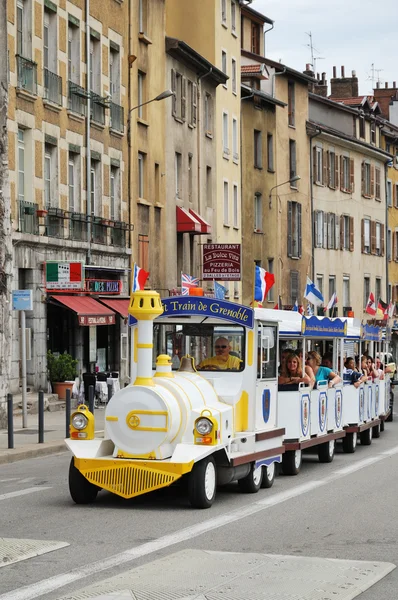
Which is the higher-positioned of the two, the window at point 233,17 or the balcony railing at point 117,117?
the window at point 233,17

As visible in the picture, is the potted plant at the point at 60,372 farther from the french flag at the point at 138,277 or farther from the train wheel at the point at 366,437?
the french flag at the point at 138,277

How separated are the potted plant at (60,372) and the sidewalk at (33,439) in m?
3.19

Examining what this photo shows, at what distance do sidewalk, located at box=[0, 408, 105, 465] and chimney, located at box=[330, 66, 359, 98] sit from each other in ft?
169

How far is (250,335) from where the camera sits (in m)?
16.0

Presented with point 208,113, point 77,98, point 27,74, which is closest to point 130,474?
point 27,74

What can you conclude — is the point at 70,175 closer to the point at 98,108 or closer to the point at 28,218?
the point at 98,108

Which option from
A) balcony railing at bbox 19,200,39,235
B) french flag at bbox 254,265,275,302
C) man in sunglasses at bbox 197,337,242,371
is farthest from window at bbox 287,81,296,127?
man in sunglasses at bbox 197,337,242,371

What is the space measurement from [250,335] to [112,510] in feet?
10.1

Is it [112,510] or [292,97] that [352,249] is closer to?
[292,97]

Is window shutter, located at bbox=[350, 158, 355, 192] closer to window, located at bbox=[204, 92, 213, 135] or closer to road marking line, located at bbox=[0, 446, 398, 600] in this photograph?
window, located at bbox=[204, 92, 213, 135]

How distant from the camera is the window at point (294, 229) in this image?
62.8 metres

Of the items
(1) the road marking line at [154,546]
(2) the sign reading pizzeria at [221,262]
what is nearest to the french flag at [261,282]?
(1) the road marking line at [154,546]

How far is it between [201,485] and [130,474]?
741mm

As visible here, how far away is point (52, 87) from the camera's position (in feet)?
116
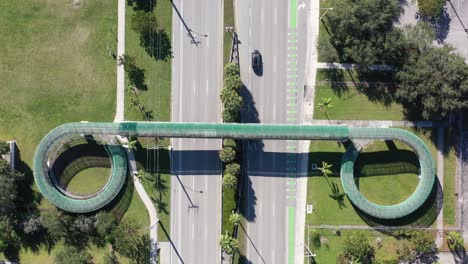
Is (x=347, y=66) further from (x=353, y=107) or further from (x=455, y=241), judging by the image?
(x=455, y=241)

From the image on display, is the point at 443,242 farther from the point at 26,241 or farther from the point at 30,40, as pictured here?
the point at 30,40

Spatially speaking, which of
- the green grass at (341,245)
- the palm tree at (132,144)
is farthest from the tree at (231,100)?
the green grass at (341,245)

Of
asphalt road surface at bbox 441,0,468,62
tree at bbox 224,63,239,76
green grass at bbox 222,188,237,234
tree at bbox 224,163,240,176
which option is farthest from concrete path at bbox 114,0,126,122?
asphalt road surface at bbox 441,0,468,62

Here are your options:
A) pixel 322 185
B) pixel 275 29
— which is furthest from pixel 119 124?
pixel 322 185

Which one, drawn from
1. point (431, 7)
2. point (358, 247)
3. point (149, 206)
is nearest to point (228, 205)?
point (149, 206)

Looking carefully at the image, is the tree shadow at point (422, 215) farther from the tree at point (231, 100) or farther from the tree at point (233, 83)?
the tree at point (233, 83)

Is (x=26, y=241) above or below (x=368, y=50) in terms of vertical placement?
below
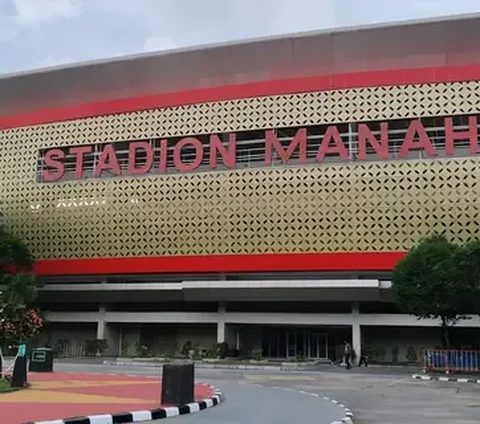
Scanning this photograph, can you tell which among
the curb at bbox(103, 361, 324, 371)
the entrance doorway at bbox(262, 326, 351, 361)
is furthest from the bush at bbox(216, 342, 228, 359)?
the entrance doorway at bbox(262, 326, 351, 361)

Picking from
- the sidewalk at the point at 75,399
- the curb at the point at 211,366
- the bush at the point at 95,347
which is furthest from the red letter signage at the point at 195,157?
the sidewalk at the point at 75,399

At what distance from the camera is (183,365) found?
11508mm

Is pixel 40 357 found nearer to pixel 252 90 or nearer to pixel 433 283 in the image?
pixel 433 283

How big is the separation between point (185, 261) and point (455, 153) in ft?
54.3

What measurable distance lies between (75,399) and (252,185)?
25470 millimetres

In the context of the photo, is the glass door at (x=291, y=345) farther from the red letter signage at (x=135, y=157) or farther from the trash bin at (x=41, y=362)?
the trash bin at (x=41, y=362)

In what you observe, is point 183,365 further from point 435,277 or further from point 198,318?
point 198,318

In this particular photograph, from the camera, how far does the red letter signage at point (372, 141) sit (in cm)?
3544

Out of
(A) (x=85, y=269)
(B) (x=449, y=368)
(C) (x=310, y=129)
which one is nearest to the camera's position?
(B) (x=449, y=368)

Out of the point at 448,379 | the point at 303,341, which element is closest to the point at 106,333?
the point at 303,341

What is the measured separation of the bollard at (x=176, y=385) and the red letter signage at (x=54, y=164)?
3194cm

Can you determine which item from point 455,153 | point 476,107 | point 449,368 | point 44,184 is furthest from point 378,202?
point 44,184

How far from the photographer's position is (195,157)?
38812 mm

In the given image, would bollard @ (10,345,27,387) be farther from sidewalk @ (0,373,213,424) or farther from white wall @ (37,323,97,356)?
white wall @ (37,323,97,356)
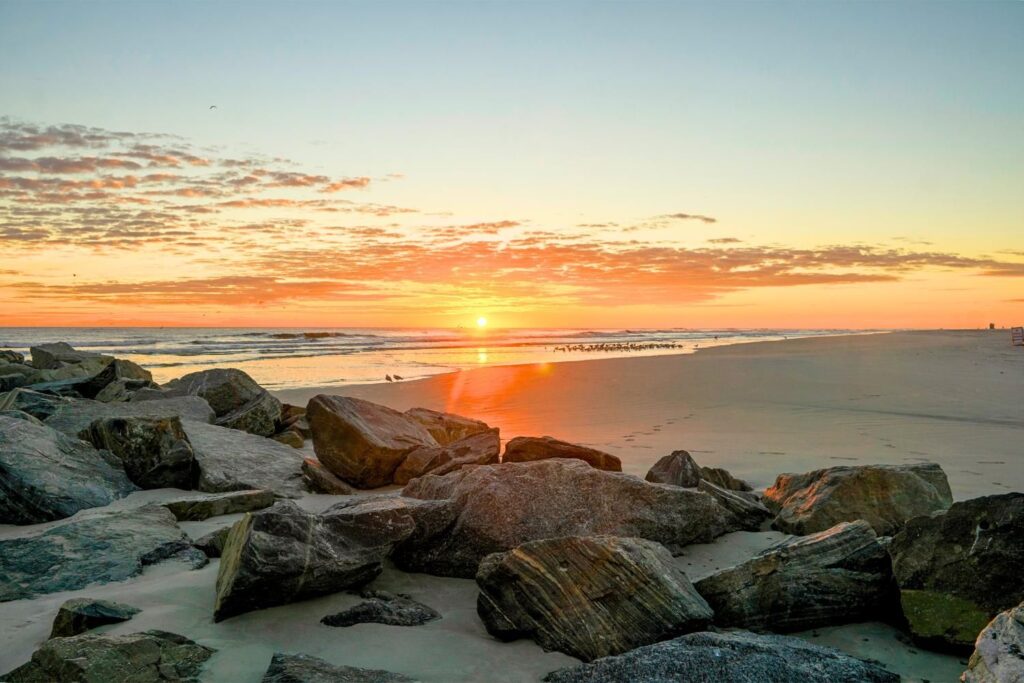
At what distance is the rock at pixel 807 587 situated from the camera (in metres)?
4.12

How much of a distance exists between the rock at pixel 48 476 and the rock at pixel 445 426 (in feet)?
12.1

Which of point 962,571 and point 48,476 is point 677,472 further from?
point 48,476

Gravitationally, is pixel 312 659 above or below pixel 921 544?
below

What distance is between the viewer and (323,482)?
7.51m

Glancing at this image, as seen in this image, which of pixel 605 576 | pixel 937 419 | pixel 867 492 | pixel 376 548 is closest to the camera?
pixel 605 576

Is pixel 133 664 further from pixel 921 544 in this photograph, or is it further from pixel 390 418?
pixel 390 418

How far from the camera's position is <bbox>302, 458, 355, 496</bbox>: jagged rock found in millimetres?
7504

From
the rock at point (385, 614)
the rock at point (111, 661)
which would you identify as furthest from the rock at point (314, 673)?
the rock at point (385, 614)

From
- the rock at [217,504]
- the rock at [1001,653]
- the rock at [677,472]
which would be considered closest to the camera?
the rock at [1001,653]

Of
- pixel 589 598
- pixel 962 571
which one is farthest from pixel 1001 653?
pixel 589 598

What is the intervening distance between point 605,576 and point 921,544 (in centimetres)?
187

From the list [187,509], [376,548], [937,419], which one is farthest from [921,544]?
[937,419]

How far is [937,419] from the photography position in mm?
12234

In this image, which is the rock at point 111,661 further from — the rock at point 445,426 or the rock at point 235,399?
the rock at point 235,399
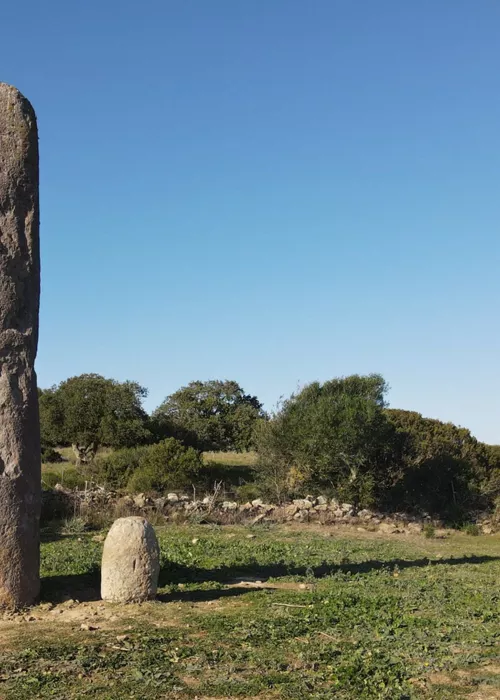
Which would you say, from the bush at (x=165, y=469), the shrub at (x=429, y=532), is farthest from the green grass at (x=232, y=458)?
the shrub at (x=429, y=532)

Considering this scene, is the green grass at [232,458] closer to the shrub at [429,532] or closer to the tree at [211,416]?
the tree at [211,416]

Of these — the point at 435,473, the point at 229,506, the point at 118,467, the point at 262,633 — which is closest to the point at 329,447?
the point at 229,506

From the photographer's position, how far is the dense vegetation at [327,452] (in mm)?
23422

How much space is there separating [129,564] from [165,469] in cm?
1579

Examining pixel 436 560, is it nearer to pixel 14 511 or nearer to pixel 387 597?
pixel 387 597

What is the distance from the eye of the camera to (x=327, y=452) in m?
23.2

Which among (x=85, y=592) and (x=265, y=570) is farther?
(x=265, y=570)

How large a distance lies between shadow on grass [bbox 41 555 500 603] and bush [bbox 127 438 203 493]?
1176 cm

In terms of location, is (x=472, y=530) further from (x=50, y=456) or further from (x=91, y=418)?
(x=50, y=456)

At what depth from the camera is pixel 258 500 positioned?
2236cm

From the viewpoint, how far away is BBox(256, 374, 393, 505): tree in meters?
23.1

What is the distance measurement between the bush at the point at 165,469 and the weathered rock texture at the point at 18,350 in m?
14.6

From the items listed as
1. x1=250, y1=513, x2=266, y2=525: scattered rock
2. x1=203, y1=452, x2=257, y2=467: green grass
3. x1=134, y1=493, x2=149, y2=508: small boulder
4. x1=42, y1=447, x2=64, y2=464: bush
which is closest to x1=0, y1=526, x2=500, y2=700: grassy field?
x1=250, y1=513, x2=266, y2=525: scattered rock

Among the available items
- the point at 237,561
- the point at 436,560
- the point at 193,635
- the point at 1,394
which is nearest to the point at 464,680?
the point at 193,635
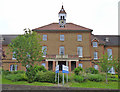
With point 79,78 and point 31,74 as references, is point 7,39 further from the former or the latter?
point 79,78

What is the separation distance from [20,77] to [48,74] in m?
3.81

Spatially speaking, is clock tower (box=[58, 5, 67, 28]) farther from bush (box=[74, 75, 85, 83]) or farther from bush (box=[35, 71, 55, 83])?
bush (box=[35, 71, 55, 83])

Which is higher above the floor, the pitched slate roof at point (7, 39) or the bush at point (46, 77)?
the pitched slate roof at point (7, 39)

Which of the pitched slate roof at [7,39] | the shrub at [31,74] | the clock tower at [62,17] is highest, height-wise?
the clock tower at [62,17]

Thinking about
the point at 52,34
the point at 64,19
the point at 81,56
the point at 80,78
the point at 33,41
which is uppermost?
the point at 64,19

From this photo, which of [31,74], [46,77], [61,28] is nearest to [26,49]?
[31,74]

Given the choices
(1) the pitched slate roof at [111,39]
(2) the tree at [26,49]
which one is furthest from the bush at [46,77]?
(1) the pitched slate roof at [111,39]

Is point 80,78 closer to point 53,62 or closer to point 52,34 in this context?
point 53,62

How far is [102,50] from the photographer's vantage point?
118 feet

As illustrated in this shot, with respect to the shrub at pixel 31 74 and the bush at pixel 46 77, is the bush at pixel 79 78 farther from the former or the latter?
the shrub at pixel 31 74

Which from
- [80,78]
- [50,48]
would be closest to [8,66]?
[50,48]

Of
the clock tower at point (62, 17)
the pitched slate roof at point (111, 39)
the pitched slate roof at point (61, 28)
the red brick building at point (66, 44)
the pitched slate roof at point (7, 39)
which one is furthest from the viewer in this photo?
the pitched slate roof at point (111, 39)

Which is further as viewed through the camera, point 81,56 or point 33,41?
point 81,56

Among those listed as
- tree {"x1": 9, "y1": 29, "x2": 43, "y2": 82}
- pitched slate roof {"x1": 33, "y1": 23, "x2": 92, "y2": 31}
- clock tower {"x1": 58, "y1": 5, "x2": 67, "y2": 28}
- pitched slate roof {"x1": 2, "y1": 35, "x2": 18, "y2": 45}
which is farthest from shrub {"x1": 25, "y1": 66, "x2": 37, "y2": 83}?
pitched slate roof {"x1": 2, "y1": 35, "x2": 18, "y2": 45}
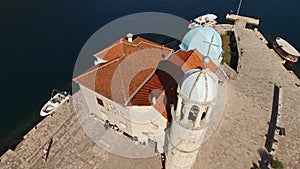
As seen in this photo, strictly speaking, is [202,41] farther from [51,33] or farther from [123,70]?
[51,33]

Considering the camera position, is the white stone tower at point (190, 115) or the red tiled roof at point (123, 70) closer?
the white stone tower at point (190, 115)

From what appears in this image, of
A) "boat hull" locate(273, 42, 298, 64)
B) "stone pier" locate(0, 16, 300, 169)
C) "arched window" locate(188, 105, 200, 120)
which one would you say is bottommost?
"stone pier" locate(0, 16, 300, 169)

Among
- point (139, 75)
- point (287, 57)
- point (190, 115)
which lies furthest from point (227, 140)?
point (287, 57)

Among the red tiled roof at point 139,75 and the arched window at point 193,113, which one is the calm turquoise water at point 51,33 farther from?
the arched window at point 193,113

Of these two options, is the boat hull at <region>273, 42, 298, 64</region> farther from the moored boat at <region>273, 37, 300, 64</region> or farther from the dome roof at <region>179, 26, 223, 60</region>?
the dome roof at <region>179, 26, 223, 60</region>

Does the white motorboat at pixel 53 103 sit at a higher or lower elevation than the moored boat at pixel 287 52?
lower

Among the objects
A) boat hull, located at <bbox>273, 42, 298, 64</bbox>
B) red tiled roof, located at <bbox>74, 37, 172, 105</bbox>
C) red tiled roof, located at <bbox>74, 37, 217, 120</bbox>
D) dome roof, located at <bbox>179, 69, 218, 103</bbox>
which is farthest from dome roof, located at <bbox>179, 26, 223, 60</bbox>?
boat hull, located at <bbox>273, 42, 298, 64</bbox>

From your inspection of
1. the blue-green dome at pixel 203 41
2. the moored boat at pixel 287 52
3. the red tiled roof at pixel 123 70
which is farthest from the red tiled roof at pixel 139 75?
the moored boat at pixel 287 52

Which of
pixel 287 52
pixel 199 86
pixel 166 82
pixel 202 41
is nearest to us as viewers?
pixel 199 86
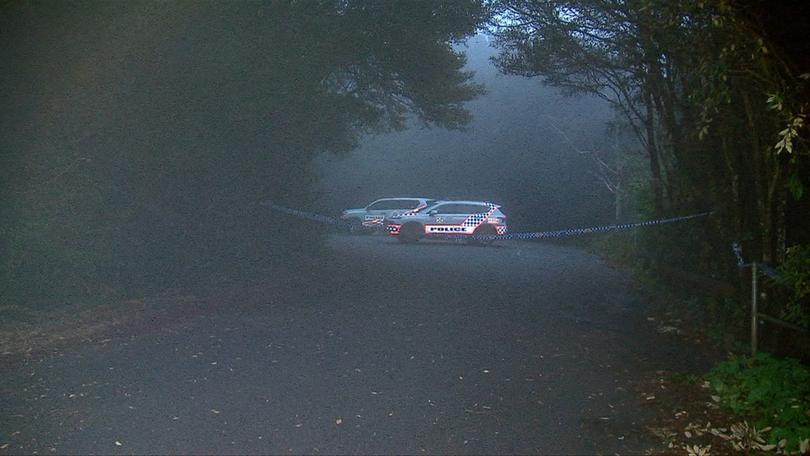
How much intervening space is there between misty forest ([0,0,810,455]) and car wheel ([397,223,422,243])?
17.6 feet

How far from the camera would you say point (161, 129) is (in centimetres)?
1210

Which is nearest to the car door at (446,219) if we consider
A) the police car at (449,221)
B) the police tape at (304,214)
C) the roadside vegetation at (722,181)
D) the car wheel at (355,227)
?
the police car at (449,221)

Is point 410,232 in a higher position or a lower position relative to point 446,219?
lower

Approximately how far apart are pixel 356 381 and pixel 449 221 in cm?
1926

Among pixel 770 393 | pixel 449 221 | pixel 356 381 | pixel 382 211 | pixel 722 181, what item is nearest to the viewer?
pixel 770 393

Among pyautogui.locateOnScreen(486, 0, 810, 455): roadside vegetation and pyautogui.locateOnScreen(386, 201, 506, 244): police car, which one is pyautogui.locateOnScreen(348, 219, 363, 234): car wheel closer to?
pyautogui.locateOnScreen(386, 201, 506, 244): police car

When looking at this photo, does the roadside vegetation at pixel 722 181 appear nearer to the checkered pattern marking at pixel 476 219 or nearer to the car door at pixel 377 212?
the checkered pattern marking at pixel 476 219

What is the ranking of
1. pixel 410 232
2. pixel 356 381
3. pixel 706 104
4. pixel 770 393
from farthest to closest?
pixel 410 232 < pixel 356 381 < pixel 706 104 < pixel 770 393

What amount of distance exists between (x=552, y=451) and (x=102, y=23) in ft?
29.8

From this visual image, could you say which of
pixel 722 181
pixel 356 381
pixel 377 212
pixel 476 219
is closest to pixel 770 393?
pixel 356 381

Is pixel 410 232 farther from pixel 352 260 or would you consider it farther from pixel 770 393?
pixel 770 393

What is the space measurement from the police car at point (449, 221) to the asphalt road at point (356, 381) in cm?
1289

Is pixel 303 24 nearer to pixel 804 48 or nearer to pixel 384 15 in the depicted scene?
pixel 384 15

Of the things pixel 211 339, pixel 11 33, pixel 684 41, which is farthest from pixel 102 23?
pixel 684 41
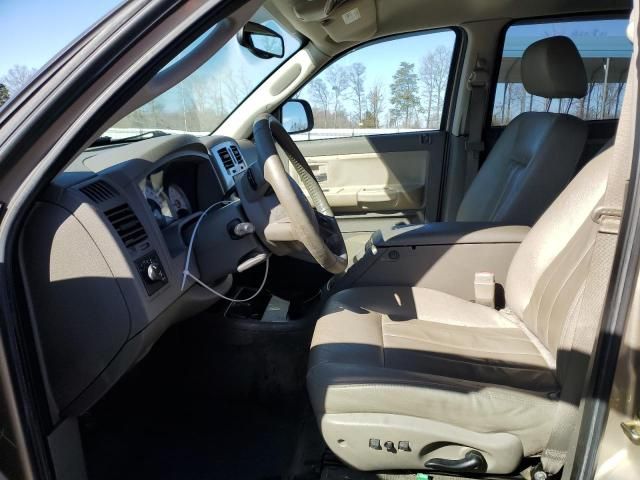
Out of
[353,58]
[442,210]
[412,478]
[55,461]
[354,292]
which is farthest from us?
[442,210]

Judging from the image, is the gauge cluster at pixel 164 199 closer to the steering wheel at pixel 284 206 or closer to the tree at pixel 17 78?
the steering wheel at pixel 284 206

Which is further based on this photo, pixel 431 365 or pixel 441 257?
pixel 441 257

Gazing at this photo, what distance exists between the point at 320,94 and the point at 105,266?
2.09 metres

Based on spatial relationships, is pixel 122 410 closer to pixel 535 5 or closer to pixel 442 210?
pixel 442 210

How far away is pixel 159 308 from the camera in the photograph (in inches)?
A: 56.0

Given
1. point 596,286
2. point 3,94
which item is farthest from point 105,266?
point 596,286

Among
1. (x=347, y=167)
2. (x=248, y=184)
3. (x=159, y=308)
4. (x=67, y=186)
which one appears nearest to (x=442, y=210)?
(x=347, y=167)

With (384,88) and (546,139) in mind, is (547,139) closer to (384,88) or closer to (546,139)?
(546,139)

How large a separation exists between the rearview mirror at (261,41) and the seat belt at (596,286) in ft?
5.93

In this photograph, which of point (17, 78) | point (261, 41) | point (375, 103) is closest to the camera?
point (17, 78)

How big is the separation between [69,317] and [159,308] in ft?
0.77

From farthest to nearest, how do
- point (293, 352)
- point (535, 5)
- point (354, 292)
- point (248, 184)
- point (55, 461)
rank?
point (535, 5) → point (293, 352) → point (354, 292) → point (248, 184) → point (55, 461)

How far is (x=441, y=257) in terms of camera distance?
1998 mm

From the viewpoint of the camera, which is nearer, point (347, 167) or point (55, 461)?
point (55, 461)
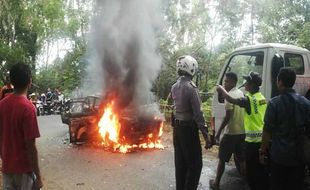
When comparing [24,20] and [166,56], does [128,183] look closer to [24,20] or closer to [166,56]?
[166,56]

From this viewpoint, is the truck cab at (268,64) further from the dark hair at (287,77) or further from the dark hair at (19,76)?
the dark hair at (19,76)

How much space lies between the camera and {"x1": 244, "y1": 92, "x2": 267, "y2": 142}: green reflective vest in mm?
5535

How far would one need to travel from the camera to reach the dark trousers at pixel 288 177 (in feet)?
14.0

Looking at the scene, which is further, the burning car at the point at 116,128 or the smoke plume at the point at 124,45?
the smoke plume at the point at 124,45

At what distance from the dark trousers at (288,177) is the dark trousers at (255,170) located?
4.03 feet

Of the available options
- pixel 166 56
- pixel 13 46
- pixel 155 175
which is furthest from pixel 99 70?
pixel 13 46

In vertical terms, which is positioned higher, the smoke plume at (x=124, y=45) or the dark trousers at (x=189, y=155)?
the smoke plume at (x=124, y=45)

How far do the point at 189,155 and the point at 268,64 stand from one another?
7.55 feet

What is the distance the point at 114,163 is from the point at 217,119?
2.72 m

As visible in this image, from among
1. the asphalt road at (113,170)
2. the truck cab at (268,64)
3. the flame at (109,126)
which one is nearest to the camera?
the truck cab at (268,64)

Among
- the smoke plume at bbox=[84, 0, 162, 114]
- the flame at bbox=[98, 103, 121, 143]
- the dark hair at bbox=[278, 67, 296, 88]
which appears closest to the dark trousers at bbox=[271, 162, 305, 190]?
the dark hair at bbox=[278, 67, 296, 88]

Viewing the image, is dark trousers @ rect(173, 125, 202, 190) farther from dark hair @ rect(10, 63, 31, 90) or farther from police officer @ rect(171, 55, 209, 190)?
dark hair @ rect(10, 63, 31, 90)

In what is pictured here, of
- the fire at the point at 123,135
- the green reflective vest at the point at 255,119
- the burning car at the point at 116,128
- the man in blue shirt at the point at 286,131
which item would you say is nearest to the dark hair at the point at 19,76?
the man in blue shirt at the point at 286,131

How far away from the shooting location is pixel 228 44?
18.3m
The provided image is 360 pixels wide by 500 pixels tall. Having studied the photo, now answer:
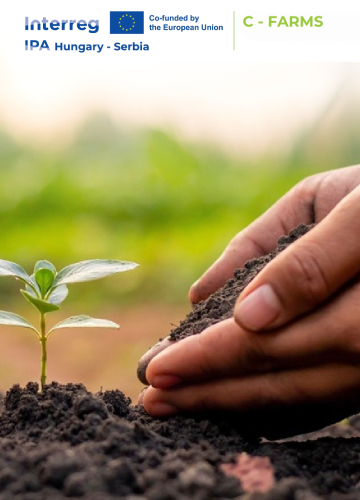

┄┄┄┄┄┄┄┄┄┄

Exercise aim: Locate every line in the listing above that contains the word "When", and copy each of those lines. Letter case matters.

Worked solution:
When looking at this photo, does the roadside vegetation at pixel 722 181 appear nearer to the checkered pattern marking at pixel 476 219 or nearer to the car door at pixel 377 212?
When comparing [24,20] and [166,56], does [128,183] look closer to [24,20] or closer to [166,56]?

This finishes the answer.